* _Goal of the exercise_
Leave out every picture, then transcribe the rest of the listing exactly.

** Provided data follows **

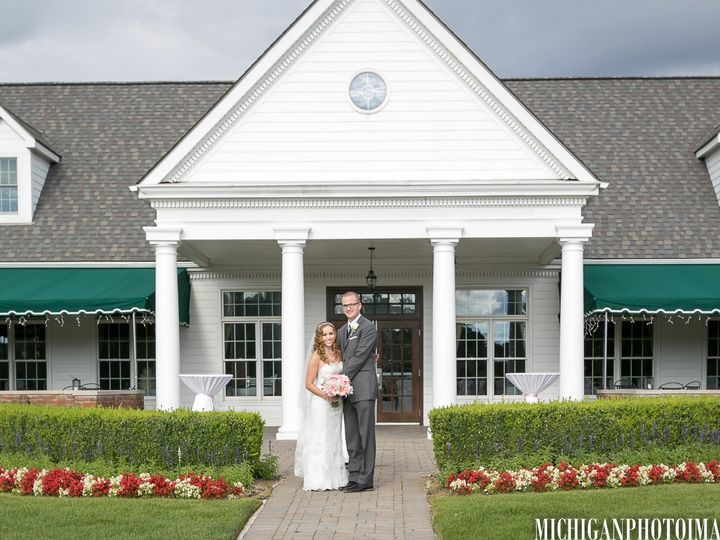Tmx 3m2a8241 51 44898 158421182315679 Northville, MI wedding venue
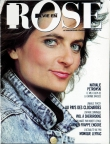 Couverture La Vie en rose, no 45, avril 1987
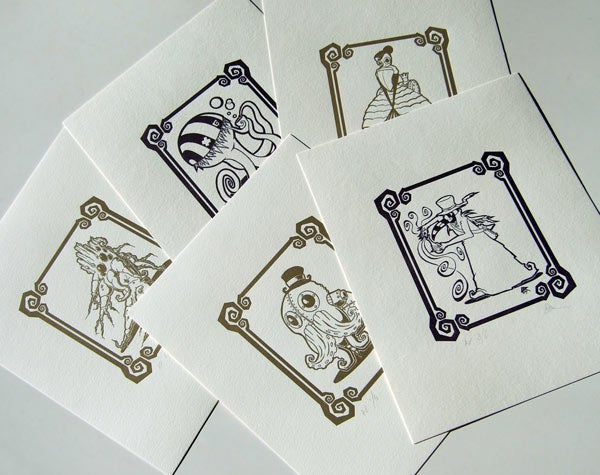 Image of Letterpressed Prints *FREE SHIPPING*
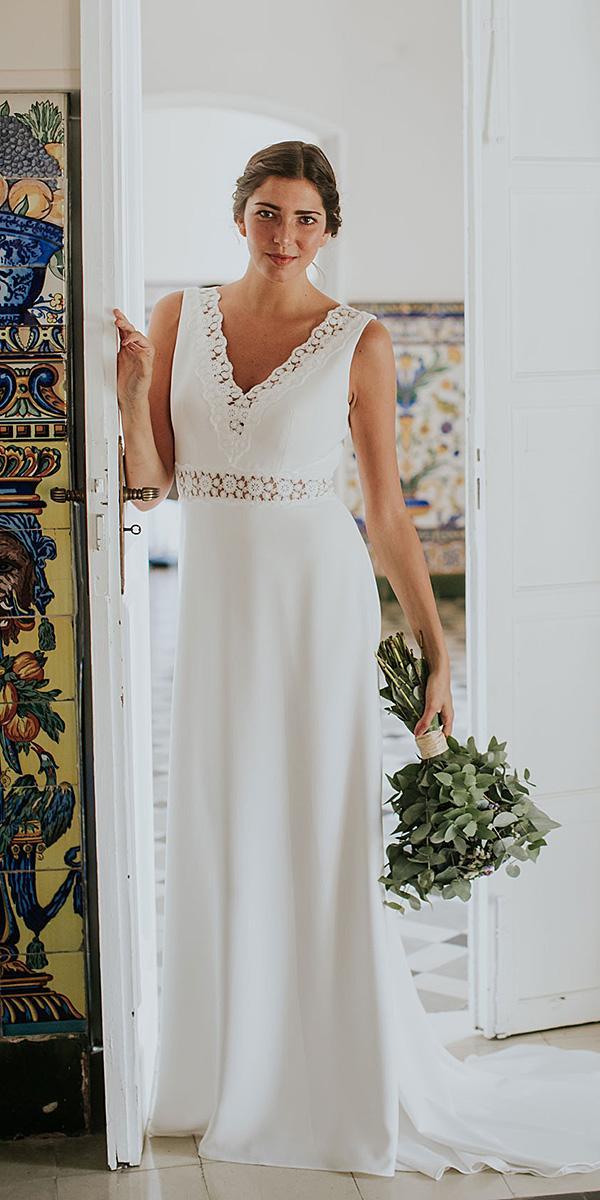 lavetis wedding dresses sheath v neckline elegant 2018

** End of Provided data **

* _Task result_
Tmx 3m2a8241 51 44898 158421182315679 Northville, MI wedding venue
 Couverture La Vie en rose, no 45, avril 1987
 Image of Letterpressed Prints *FREE SHIPPING*
 lavetis wedding dresses sheath v neckline elegant 2018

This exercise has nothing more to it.